While we cannot say definitively whether these referrals are hallucinated links, our analysis provides a couple data points in favor of this argument. First, none of the URLs to those five news sites are archived on the Wayback Machine, which is unusual for large news outlets (nationalgeographic.com, for instance, has over 10,000 URLs archived). Second, manual review of individual cases reveal URLs that don’t seem to correspond to any live stories on these sites. For example, the ChatGPT URL www.nytimes.com/2023/10/15/us/biden-greenhouse-gas-emissions-court.html doesn’t line up with any stories published by the New York Times during October 2023 — the closest match is an article about the EPA from the following year. Similarly, this ChatGPT URL linking to The Guardian doesn’t line up with any coverage in May 2023: www.theguardian.com/technology/2023/may/26/ai-jobs-climate-bill-gates. However, it does have a close match in this June 2024 story. These factors indicate that, while it’s possible ChatGPT is referencing web pages that either changed their URLs or were taken down, it is also likely that the model has hallucinated plausible-looking links to authoritative news outlets when responding to user queries.
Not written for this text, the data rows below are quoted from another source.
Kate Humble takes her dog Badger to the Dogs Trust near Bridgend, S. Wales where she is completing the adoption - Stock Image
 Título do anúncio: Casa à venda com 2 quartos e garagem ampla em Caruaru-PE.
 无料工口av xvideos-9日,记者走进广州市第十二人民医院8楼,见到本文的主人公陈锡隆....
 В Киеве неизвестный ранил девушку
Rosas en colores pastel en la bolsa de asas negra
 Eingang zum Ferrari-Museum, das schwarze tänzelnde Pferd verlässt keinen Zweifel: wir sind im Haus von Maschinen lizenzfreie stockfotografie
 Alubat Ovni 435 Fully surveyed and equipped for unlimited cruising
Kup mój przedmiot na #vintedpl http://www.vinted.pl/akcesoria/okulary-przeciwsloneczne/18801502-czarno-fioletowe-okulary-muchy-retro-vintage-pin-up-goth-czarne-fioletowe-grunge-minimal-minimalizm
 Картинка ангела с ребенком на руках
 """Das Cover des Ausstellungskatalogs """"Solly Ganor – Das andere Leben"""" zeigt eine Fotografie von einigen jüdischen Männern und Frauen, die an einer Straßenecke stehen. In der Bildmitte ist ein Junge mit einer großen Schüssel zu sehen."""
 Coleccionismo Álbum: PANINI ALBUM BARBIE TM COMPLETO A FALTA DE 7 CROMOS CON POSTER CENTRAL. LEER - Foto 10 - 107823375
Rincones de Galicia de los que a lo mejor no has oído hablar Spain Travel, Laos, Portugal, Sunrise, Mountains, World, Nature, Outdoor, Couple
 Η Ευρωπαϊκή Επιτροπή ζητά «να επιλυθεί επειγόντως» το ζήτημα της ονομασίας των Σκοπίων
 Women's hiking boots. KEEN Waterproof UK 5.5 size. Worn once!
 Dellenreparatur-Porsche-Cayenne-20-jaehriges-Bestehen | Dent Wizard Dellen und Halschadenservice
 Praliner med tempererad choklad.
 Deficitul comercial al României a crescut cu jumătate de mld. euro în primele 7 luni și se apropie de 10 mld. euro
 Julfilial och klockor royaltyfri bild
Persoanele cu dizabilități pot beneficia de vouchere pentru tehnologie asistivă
After filtering out 404 errors, we found that international outlets dominate the top-referred news sites, with only hbr.org and bbc.com primarily publishing in English. In the longer tail we do find the likes of apnews.com, sciencedaily.com, reuters.com, ft.com and other brand name publishers, but the traffic to each is minimal. Perplexity’s top news sources are exclusively Indonesian — possibly reflecting its popularity in Indonesia extending to Indonesian communities or connections in the U.S. panel we analyzed, driving these referral patterns. For ChatGPT, Spanish-language publications account for three of its five most-referenced sites. Notably, hbr.org receives ChatGPT referrals despite explicitly prohibiting OpenAI crawlers in its robots.txt file.
OpenAI Partnerships Have a Small Effect
Within our sample of news websites, we identified six that had a publicly reported partnership with OpenAI, all announced before the start of our analysis period:
- apnews.com
- nypost.com (News Corp)
- ft.com
- lemonde.fr
- elpais.com (Prisa Media)
- businessinsider.com (Axel Springer)
Statistically, OpenAI’s partner sites don’t receive significantly more traffic than non-partners (Mann-Whitney U = 496.5, p=0.08). The raw numbers are quite small: partner sites averaged just 35 visitors compared to 17 for non-partners — a mere 18 additional visitors over five months. The optimistic interpretation of these findings is that, while the difference isn’t statistically significant, partner sites do receive roughly double the number of visitors as non-partner sites. However, as we discuss below, many publishers report getting negligible traffic from GenAI search tools. This, combined with the low percentage of traffic we see in this sample, suggest that these high-profile content deals primarily serve as licensing arrangements rather than meaningful audience development strategies.
Limitations
Our analysis has a couple key limitations. First, we examined only desktop traffic, excluding mobile usage, which represents a significant portion of how users access both AI tools and news. Although desktop usage appears to dominate mobile in the US, including mobile traffic could shift the picture since mobile user behavior may differ in clickthrough and source needs. Second, our focus on U.S. users may not reflect global patterns, particularly given the international news sites appearing in our top referrals. These limitations suggest opportunities for future research to develop a more comprehensive picture of how generative AI affects publisher traffic across platforms and regions. In addition, future research should examine the impact of integrating generative AI in traditional search engines such as Google and Bing.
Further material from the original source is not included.